A common pain point for setting up servers to run AI models - is getting the NVIDIA drivers to work correctly with Pytorch and other machine-learning libraries.
In this guide, I will walk you through some installation steps you need to run to get your GPU working correctly with your AI models.
I am running Ubuntu 22.04. If you are running a different version - you may need to tweak the CUDA toolkit version to suit your Distro.
Install docker and some essential apt packages
sudo apt install apt-transport-https ca-certificates curl software-properties-common -y
sudo curl -fsSL https://download.docker.com/linux/ubuntu/gpg | sudo apt-key add -
sudo add-apt-repository \
"deb [arch=amd64] https://download.docker.com/linux/ubuntu $(lsb_release -cs) stable" -y
sudo apt install docker-ce -y
# Now add your user to the docker group
# You will need to logout and back in again - for this to take effect
sudo groupadd docker
sudo usermod -aG docker yourusername
Setup NVIDIA GPU drivers
sudo add-apt-repository ppa:graphics-drivers/ppa --yes
sudo apt update -y
sudo apt-get install linux-headers-$(uname -r)
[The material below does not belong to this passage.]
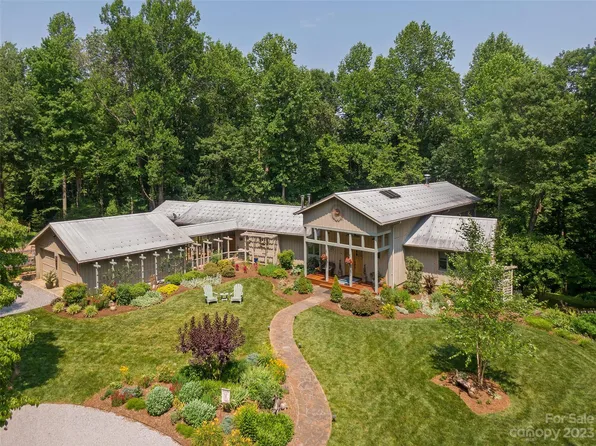 119 Laurel Hollow Way, Saluda, NC 28773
sudo ubuntu-drivers install --gpgpu
Setup CUDA
sudo apt-get update -y
# You can find the right key to use for your distro here:
# https://developer.download.nvidia.com/compute/cuda/repos/
wget https://developer.download.nvidia.com/compute/cuda/repos/ubuntu2204/x86_64/cuda-keyring_1.1-1_all.deb
sudo dpkg -i cuda-keyring_1.1-1_all.deb
sudo apt-get -y install cuda-toolkit-12-
Configure docker to use the GPU and Cuda
curl -fsSL https://nvidia.github.io/libnvidia-container/gpgkey | sudo gpg --dearmor -o /usr/share/keyrings/nvidia-container-toolkit-keyring.gpg
curl -s -L https://nvidia.github.io/libnvidia-container/stable/deb/nvidia-container-toolkit.list | \
sed 's#deb https://#deb [signed-by=/usr/share/keyrings/nvidia-container-toolkit-keyring.gpg] https://#g' | \
sudo tee /etc/apt/sources.list.d/nvidia-container-toolkit.list
sudo apt-get update -y
sudo apt-get install -y nvidia-container-toolkit
sudo nvidia-ctk runtime configure --runtime=docker
Conclusion
GPU setups can be tricky and painful, hopefully, this goes a long way in getting you up and running.
Now you should be able to run any of your Pytorch or machine learning models on the GPU, either natively on the machine or using docker.